Task item >> I would like you to return all of the records exactly as they stand.

BEGIN Supplied records

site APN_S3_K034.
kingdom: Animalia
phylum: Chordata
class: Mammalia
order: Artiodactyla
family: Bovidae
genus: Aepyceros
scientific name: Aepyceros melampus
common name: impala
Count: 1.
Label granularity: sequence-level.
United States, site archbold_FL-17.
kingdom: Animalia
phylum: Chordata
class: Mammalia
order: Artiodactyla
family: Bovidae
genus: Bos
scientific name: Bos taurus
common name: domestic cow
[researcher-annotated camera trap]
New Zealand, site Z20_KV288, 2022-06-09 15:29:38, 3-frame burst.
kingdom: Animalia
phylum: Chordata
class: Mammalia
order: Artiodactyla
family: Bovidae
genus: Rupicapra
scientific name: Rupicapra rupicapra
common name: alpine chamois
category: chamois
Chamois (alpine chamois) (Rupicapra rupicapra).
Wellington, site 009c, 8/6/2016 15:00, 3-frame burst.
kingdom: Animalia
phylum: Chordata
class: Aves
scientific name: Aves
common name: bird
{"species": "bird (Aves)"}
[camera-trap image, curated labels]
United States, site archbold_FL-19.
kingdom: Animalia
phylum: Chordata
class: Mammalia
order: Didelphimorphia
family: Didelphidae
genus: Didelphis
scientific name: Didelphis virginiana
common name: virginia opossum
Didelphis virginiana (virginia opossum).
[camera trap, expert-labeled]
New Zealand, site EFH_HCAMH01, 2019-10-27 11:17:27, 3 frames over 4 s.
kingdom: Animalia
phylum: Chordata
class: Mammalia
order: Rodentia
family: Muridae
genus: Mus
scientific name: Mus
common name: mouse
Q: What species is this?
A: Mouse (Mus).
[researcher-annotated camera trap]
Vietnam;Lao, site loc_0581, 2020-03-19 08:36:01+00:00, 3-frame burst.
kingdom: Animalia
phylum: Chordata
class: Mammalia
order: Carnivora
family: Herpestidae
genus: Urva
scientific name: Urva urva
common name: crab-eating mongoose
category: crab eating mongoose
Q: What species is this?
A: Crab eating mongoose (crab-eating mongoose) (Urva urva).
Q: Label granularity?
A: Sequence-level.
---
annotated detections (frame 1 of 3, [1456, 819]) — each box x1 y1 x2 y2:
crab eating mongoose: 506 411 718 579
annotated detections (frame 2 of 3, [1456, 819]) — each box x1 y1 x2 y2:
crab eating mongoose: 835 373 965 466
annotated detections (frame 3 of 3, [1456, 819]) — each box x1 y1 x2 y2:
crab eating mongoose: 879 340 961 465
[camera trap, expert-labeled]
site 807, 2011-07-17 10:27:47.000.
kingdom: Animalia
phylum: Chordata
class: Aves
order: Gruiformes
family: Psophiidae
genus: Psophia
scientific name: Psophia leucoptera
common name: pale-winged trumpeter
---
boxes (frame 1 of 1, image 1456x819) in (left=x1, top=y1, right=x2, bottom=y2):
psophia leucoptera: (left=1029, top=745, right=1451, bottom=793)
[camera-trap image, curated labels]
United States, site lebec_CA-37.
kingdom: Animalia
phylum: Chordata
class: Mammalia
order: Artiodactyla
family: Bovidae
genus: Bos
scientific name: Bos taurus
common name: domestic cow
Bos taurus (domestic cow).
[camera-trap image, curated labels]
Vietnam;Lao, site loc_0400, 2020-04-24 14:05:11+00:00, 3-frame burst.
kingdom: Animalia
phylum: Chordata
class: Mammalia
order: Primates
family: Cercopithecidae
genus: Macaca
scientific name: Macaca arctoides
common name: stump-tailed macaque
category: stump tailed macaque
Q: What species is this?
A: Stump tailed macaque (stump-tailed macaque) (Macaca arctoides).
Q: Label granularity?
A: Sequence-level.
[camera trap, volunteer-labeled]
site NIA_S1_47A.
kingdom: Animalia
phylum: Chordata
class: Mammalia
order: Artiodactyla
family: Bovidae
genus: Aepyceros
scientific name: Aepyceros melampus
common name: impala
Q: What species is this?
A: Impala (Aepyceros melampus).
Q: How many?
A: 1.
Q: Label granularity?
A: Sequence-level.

END Supplied records

Task answer >>
site APN_S3_K034.
kingdom: Animalia
phylum: Chordata
class: Mammalia
order: Artiodactyla
family: Bovidae
genus: Aepyceros
scientific name: Aepyceros melampus
common name: impala
Count: 1.
Label granularity: sequence-level.
United States, site archbold_FL-17.
kingdom: Animalia
phylum: Chordata
class: Mammalia
order: Artiodactyla
family: Bovidae
genus: Bos
scientific name: Bos taurus
common name: domestic cow
[researcher-annotated camera trap]
New Zealand, site Z20_KV288, 2022-06-09 15:29:38, 3-frame burst.
kingdom: Animalia
phylum: Chordata
class: Mammalia
order: Artiodactyla
family: Bovidae
genus: Rupicapra
scientific name: Rupicapra rupicapra
common name: alpine chamois
category: chamois
Chamois (alpine chamois) (Rupicapra rupicapra).
Wellington, site 009c, 8/6/2016 15:00, 3-frame burst.
kingdom: Animalia
phylum: Chordata
class: Aves
scientific name: Aves
common name: bird
{"species": "bird (Aves)"}
[camera-trap image, curated labels]
United States, site archbold_FL-19.
kingdom: Animalia
phylum: Chordata
class: Mammalia
order: Didelphimorphia
family: Didelphidae
genus: Didelphis
scientific name: Didelphis virginiana
common name: virginia opossum
Didelphis virginiana (virginia opossum).
[camera trap, expert-labeled]
New Zealand, site EFH_HCAMH01, 2019-10-27 11:17:27, 3 frames over 4 s.
kingdom: Animalia
phylum: Chordata
class: Mammalia
order: Rodentia
family: Muridae
genus: Mus
scientific name: Mus
common name: mouse
Q: What species is this?
A: Mouse (Mus).
[researcher-annotated camera trap]
Vietnam;Lao, site loc_0581, 2020-03-19 08:36:01+00:00, 3-frame burst.
kingdom: Animalia
phylum: Chordata
class: Mammalia
order: Carnivora
family: Herpestidae
genus: Urva
scientific name: Urva urva
common name: crab-eating mongoose
category: crab eating mongoose
Q: What species is this?
A: Crab eating mongoose (crab-eating mongoose) (Urva urva).
Q: Label granularity?
A: Sequence-level.
---
annotated detections (frame 1 of 3, [1456, 819]) — each box x1 y1 x2 y2:
crab eating mongoose: 506 411 718 579
annotated detections (frame 2 of 3, [1456, 819]) — each box x1 y1 x2 y2:
crab eating mongoose: 835 373 965 466
annotated detections (frame 3 of 3, [1456, 819]) — each box x1 y1 x2 y2:
crab eating mongoose: 879 340 961 465
[camera trap, expert-labeled]
site 807, 2011-07-17 10:27:47.000.
kingdom: Animalia
phylum: Chordata
class: Aves
order: Gruiformes
family: Psophiidae
genus: Psophia
scientific name: Psophia leucoptera
common name: pale-winged trumpeter
---
boxes (frame 1 of 1, image 1456x819) in (left=x1, top=y1, right=x2, bottom=y2):
psophia leucoptera: (left=1029, top=745, right=1451, bottom=793)
[camera-trap image, curated labels]
United States, site lebec_CA-37.
kingdom: Animalia
phylum: Chordata
class: Mammalia
order: Artiodactyla
family: Bovidae
genus: Bos
scientific name: Bos taurus
common name: domestic cow
Bos taurus (domestic cow).
[camera-trap image, curated labels]
Vietnam;Lao, site loc_0400, 2020-04-24 14:05:11+00:00, 3-frame burst.
kingdom: Animalia
phylum: Chordata
class: Mammalia
order: Primates
family: Cercopithecidae
genus: Macaca
scientific name: Macaca arctoides
common name: stump-tailed macaque
category: stump tailed macaque
Q: What species is this?
A: Stump tailed macaque (stump-tailed macaque) (Macaca arctoides).
Q: Label granularity?
A: Sequence-level.
[camera trap, volunteer-labeled]
site NIA_S1_47A.
kingdom: Animalia
phylum: Chordata
class: Mammalia
order: Artiodactyla
family: Bovidae
genus: Aepyceros
scientific name: Aepyceros melampus
common name: impala
Q: What species is this?
A: Impala (Aepyceros melampus).
Q: How many?
A: 1.
Q: Label granularity?
A: Sequence-level.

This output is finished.